(Spatial reasoning dataset excerpts)

○ ○ ○ ○ ○

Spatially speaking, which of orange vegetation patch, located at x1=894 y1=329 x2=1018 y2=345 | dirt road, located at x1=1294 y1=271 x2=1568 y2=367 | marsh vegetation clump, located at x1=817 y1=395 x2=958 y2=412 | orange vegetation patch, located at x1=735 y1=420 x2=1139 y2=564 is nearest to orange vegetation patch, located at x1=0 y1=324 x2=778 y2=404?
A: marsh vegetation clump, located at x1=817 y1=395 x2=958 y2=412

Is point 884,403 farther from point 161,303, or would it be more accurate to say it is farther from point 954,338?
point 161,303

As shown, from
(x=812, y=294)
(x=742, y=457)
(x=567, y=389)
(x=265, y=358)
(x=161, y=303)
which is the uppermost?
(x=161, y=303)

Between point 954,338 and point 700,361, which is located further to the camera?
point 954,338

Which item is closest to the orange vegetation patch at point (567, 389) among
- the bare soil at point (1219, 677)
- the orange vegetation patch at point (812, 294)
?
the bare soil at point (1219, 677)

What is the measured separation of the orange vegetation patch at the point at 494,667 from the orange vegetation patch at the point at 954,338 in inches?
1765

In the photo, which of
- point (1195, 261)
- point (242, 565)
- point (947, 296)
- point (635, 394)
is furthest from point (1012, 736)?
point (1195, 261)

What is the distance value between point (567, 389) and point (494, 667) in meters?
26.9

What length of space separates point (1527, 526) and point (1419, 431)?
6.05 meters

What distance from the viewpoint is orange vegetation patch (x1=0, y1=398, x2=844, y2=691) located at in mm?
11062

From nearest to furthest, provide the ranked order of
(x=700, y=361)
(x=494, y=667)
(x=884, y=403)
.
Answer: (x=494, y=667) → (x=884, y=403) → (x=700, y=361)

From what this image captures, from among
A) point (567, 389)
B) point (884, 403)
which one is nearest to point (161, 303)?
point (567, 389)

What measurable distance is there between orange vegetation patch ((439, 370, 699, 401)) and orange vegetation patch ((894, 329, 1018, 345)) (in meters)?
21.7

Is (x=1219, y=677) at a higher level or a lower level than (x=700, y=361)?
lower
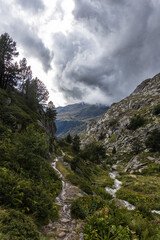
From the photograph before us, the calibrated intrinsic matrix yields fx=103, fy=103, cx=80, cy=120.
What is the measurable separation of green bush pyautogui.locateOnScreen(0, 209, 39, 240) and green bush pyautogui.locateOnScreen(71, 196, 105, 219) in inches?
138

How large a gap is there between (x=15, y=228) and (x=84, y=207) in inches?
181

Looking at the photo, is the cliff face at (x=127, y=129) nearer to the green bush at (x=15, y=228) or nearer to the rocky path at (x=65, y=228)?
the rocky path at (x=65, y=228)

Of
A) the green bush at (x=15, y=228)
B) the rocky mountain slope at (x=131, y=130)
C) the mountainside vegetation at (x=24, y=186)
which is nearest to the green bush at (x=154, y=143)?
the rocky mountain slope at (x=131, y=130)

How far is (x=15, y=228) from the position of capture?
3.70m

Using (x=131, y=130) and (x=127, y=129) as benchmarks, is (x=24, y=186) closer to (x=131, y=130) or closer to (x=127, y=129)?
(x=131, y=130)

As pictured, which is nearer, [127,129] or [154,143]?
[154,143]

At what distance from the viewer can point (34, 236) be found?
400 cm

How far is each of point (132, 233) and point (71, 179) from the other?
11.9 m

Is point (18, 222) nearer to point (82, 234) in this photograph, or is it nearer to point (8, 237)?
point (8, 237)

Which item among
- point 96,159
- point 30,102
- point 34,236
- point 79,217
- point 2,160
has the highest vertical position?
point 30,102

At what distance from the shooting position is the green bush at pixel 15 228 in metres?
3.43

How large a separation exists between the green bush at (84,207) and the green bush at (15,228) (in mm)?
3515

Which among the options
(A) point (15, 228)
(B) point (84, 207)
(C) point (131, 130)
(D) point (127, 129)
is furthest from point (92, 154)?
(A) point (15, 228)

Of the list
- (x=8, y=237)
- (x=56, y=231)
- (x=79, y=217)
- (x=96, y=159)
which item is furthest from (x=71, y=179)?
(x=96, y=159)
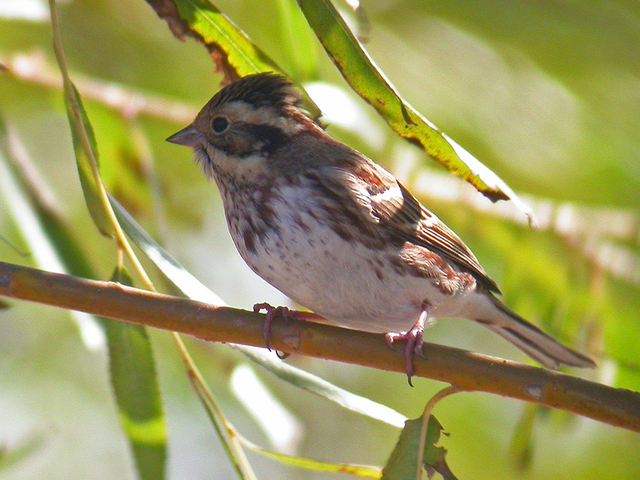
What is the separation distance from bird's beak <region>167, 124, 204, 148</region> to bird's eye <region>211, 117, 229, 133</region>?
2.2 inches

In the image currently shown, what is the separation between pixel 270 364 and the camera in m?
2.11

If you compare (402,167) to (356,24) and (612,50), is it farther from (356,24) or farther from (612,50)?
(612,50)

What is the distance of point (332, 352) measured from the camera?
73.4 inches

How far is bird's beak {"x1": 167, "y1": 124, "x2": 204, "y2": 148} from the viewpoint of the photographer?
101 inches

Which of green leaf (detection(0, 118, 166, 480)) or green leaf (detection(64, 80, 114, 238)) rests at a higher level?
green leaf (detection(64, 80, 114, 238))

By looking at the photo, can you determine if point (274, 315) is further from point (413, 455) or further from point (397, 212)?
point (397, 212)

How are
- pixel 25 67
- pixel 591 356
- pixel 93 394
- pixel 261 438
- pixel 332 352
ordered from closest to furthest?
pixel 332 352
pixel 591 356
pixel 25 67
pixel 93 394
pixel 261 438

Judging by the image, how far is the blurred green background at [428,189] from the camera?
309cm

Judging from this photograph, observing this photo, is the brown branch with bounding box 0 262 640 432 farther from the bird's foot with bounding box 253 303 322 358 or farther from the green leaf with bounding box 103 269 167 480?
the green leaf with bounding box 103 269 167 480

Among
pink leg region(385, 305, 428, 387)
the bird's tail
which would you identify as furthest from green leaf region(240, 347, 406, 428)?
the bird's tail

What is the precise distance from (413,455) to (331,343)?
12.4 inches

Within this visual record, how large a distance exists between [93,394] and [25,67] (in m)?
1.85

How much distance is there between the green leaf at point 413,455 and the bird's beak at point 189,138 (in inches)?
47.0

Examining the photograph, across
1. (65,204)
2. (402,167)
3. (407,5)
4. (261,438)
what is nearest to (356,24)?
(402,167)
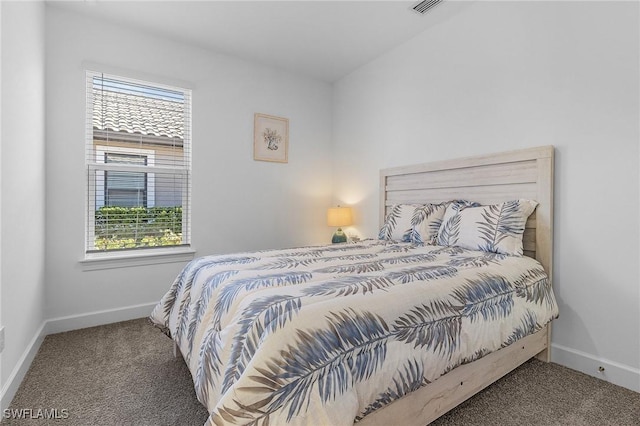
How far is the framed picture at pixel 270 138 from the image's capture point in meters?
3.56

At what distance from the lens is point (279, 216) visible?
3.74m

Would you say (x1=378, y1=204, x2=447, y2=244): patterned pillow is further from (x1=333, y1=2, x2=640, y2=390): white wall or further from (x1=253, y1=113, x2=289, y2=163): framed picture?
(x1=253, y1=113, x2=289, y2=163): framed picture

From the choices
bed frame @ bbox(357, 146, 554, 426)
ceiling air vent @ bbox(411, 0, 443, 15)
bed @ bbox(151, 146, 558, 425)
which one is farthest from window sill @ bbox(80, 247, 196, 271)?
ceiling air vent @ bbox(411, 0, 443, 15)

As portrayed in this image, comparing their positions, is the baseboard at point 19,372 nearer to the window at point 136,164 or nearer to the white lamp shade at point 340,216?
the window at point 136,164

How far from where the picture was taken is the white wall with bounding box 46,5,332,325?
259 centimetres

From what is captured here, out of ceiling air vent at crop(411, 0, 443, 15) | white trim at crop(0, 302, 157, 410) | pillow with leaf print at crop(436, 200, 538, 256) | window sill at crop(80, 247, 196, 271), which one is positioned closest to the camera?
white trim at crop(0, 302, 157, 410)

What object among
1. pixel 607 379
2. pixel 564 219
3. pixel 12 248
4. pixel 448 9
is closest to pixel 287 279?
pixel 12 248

○ ○ ○ ○ ○

## WORK TO DO
Edit the lines from the one containing "Judging by the" through the one containing "259 centimetres" so that "window sill" becomes "windowsill" and nothing else changes. Give back only those lines, and leave the pictures out of your answer.

## WRITTEN SOLUTION
Judging by the image, how far is the blurred green background at [428,189] from the camera?
309cm

Judging from this photograph, observing this photo, is the brown branch with bounding box 0 262 640 432 farther from the bird's foot with bounding box 253 303 322 358 or farther from the green leaf with bounding box 103 269 167 480?
the green leaf with bounding box 103 269 167 480

Among
pink leg region(385, 305, 428, 387)
the bird's tail
which would you identify as furthest from green leaf region(240, 347, 406, 428)?
the bird's tail

What is the precise distance from (413,455) to (331,343)?
12.4 inches

Within this visual record, how large a distance exists between [93,394] and [25,67] (in m)?
1.85

How much distance is there between the green leaf at point 413,455 and the bird's beak at point 189,138 (in inches)?
47.0

Examining the photograph, across
1. (65,204)
2. (402,167)
3. (407,5)
4. (261,438)
what is nearest to (356,24)?
(402,167)
How far is the framed picture at pixel 270 138 from the image's capture point in meters?
3.56

At what distance from the lens is point (279, 216) visible?
3.74m

Would you say (x1=378, y1=204, x2=447, y2=244): patterned pillow is further from (x1=333, y1=2, x2=640, y2=390): white wall or further from (x1=253, y1=113, x2=289, y2=163): framed picture?
(x1=253, y1=113, x2=289, y2=163): framed picture

From the choices
bed frame @ bbox(357, 146, 554, 426)
ceiling air vent @ bbox(411, 0, 443, 15)
bed @ bbox(151, 146, 558, 425)
which one is farthest from windowsill @ bbox(80, 247, 196, 271)?
ceiling air vent @ bbox(411, 0, 443, 15)

As portrayed in this image, comparing their positions, is the baseboard at point 19,372 nearer to the window at point 136,164 or nearer to the white lamp shade at point 340,216?
the window at point 136,164

How far from where the picture was taken is the white wall with bounding box 46,5,332,325?
259 centimetres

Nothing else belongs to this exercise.